7. The method of claim 1, wherein determining the host resource availability of the one or more hosts comprises determining whether the host resource availability of the host exceeds the resource requirement count of the pod request.
8. The method of claim 3, wherein the critical pod request comprises a user-annotation to indicate when a pod request is a critical pod request.
9. The method of claim 1, wherein deploying the pod requests to one of the one or more hosts comprises deploying the pod requests according to a round-robin distribution.
10. The method of claim 1, wherein the plurality of pod requests are organized into the batch according to a configuration by a user, and wherein the configuration comprises a number of pod requests or a time period.
11. The method of claim 1, wherein the one or more hosts comprise a placement policy, and wherein the placement policy determines whether to deploy each pod request to a same host or to a different host.
12. The method of claim 11, wherein the placement policy determines whether to deploy each pod request to a host according to a user-annotation on the pod and a user-annotation on the host, wherein the user-annotation on the pod and the user-annotation on the host must match.
13. The method of claim 11, wherein the placement policy determines whether to deploy each pod request to a host according to whether the host is running a service, and wherein the placement policy determines whether to deploy each pod request to the host whether or not the host is running the service.
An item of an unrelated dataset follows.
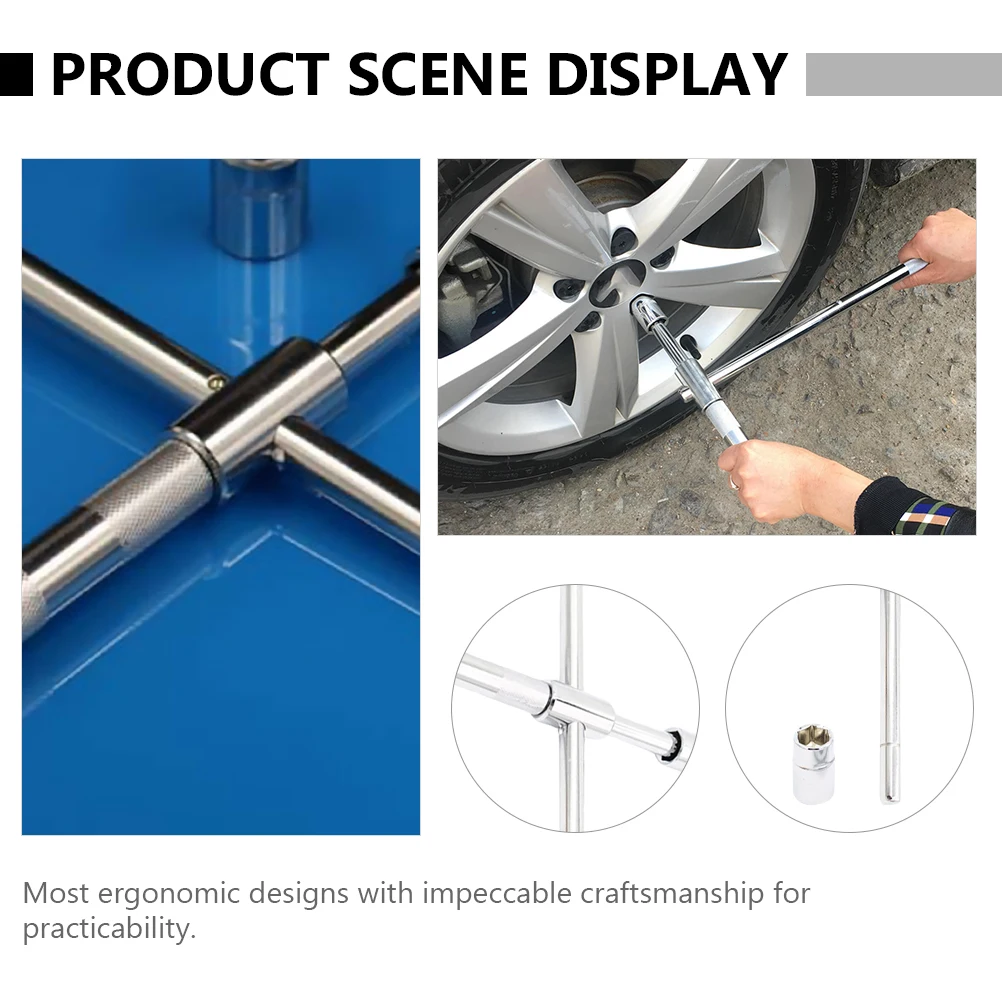 PRODUCT SCENE DISPLAY

Most ergonomic designs with impeccable craftsmanship for practicability.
14. A system comprising: a memory; and a computer-readable storage medium comprising programming instructions thereon that when executed, cause the system to: receive a plurality of pod requests; organize the plurality of pod requests into one or more batches; for each batch: determine a resource requirement for each pod request in the plurality of pod requests in the batch; determine a host availability and a host resource availability of one or more hosts; and deploy each pod request in the plurality of pod requests in each of the one or more batches to the one of the one or more hosts based on the host availability and the host resource availability.
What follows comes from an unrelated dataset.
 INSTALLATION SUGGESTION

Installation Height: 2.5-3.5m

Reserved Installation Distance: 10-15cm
15. The system of claim 14, wherein the resource requirement for the batch comprises a resource requirement for each pod request within the plurality of pod requests, and wherein the resource requirement for each pod request within the batch comprises a pod request value and a pod limit value for each pod request.
16. The system of claim 14, wherein the programming instructions further cause the system to determine the availability status of the one or more hosts by determining whether the host resource count of the host exceeds the resource requirement count of the pod request.
17. The system of claim 14, wherein the one or more hosts comprise a placement policy, and wherein the placement policy determines whether to deploy each pod request to a same host or to a different host.
18. The system of claim 18, wherein the placement policy determines whether to deploy each pod request to a host according to a user-annotation on the pod and a user-annotation on the host, wherein the user-annotation on the pod and the user-annotation on the host must match.
19. The system of claim 18, wherein the placement policy determines whether to deploy each pod request to a host according to whether the host is running a service, and wherein the placement policy determines whether to deploy each pod request to the host whether or not the host is running the service.
20. A method comprising: receiving a plurality of pod requests; organizing the plurality of pod requests into one or more batches; for each of the one or more batches: determining a resource requirement for the batch; determining a host resource availability for each of the one or more hosts, and deploying each pod request in the plurality of pod requests in each of the one or more batches to the one of the one or more hosts based on the host availability and according to a distribution algorithm when the resource requirement of the pod request does not exceed the host resource availability of the host.